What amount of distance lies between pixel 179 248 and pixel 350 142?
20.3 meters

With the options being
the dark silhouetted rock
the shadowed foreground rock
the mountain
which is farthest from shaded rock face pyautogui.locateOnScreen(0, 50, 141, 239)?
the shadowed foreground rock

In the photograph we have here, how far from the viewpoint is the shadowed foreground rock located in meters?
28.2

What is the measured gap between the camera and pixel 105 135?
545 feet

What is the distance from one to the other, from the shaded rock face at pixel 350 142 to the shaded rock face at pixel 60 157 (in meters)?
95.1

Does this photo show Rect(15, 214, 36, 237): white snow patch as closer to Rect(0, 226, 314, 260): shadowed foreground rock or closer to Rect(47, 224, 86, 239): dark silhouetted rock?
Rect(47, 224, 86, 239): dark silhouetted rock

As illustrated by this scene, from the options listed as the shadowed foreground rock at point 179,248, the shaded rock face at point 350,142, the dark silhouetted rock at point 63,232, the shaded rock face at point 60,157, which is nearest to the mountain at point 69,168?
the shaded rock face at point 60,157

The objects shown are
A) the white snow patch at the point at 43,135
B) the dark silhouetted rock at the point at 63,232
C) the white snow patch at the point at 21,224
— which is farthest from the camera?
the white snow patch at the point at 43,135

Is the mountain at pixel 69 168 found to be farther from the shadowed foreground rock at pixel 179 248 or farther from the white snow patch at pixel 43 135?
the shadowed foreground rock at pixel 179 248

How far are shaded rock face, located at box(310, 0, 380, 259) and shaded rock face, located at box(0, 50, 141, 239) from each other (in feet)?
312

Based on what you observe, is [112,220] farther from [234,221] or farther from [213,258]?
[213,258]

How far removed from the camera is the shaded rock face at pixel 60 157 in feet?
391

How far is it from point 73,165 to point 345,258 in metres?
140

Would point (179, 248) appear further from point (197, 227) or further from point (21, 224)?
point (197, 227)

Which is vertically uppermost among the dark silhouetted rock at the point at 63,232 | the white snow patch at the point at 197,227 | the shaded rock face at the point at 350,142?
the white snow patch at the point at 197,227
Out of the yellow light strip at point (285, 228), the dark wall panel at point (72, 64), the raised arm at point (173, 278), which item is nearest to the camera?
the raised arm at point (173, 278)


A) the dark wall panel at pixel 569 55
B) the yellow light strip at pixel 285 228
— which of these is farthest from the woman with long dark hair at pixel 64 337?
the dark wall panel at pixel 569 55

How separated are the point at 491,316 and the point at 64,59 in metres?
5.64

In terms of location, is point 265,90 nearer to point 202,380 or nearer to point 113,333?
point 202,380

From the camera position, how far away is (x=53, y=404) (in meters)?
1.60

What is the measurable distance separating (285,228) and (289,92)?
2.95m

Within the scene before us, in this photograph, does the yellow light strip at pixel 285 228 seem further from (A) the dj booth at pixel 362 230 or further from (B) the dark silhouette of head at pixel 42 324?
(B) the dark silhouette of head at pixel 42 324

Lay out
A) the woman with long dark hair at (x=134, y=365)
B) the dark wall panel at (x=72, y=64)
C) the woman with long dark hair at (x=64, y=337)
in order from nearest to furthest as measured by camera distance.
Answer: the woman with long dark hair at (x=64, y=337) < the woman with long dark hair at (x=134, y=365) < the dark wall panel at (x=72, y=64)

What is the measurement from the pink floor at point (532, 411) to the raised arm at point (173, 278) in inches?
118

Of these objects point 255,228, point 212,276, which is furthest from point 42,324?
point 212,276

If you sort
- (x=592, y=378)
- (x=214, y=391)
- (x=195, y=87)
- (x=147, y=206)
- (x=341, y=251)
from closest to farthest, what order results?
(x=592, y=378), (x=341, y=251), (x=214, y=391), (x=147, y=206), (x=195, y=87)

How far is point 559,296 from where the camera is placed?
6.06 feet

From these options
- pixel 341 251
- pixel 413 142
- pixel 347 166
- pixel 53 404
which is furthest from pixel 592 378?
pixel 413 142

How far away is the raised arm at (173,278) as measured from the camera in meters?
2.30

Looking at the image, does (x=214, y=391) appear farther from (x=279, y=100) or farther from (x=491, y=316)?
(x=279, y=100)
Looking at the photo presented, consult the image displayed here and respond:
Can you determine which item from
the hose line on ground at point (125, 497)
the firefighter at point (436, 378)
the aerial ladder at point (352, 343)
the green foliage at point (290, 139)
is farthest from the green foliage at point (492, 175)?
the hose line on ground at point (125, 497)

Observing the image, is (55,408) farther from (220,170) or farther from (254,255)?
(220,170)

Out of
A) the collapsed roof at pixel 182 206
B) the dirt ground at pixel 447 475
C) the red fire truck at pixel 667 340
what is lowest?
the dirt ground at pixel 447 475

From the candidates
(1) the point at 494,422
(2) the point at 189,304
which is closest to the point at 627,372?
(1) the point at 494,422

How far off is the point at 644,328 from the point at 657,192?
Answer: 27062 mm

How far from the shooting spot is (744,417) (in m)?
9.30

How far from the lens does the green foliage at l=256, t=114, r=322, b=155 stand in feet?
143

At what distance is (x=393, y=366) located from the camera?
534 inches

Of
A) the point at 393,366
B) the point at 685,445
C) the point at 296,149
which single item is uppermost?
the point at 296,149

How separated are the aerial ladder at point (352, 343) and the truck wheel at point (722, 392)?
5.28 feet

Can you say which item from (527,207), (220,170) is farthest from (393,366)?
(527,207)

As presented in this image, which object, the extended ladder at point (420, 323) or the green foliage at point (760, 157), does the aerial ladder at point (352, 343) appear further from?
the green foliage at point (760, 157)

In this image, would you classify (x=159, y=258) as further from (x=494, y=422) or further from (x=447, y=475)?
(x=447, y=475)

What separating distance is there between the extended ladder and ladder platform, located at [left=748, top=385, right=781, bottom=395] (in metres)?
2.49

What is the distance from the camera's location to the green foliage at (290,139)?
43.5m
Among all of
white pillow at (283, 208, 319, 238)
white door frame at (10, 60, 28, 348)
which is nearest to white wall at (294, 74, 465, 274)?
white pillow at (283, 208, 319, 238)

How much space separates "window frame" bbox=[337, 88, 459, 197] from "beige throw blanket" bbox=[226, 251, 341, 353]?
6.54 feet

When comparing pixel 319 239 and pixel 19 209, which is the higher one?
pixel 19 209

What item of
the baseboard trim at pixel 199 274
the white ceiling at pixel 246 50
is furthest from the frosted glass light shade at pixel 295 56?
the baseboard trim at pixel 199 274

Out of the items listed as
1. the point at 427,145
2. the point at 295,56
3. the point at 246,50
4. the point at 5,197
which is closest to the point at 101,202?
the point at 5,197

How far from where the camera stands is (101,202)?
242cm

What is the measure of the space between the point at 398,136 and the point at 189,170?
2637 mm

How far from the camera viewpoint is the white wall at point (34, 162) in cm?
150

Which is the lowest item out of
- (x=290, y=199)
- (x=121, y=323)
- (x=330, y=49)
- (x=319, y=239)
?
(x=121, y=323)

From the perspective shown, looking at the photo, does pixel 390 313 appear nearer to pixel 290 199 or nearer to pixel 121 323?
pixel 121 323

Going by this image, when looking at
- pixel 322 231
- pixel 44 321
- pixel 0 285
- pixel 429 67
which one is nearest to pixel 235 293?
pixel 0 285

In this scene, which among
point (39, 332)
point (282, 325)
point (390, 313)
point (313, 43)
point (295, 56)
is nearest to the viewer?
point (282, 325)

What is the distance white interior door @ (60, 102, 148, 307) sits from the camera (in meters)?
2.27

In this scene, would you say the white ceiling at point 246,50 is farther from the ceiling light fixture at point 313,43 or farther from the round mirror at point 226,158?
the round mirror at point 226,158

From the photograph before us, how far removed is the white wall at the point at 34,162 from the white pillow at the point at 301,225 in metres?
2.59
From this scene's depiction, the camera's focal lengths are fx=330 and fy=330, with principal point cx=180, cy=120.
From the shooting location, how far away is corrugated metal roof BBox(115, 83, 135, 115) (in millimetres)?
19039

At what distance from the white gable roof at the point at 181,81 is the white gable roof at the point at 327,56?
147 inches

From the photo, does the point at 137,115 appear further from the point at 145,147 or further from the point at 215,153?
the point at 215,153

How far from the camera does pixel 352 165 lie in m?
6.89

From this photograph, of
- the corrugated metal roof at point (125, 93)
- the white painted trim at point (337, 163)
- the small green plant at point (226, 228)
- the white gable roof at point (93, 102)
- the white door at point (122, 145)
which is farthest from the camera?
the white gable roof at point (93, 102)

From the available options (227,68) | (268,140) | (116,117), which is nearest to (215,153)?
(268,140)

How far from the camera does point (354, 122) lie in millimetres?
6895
************
Work to be completed:
Write out exactly the lines starting with the one that holds "How far from the camera does pixel" and running through the last line above.

Solved problem:
How far from the camera does pixel 352 165 lie in m?
6.89

From this photograph, of
- the corrugated metal roof at point (125, 93)
- the white painted trim at point (337, 163)
- the small green plant at point (226, 228)
- the white gable roof at point (93, 102)
- the white door at point (122, 145)
which is farthest from the camera?
the white gable roof at point (93, 102)

From the available options (227,68) | (268,140) | (116,117), which is nearest to (215,153)?
(268,140)

How far from the camera does point (354, 122) lie in millimetres?
6895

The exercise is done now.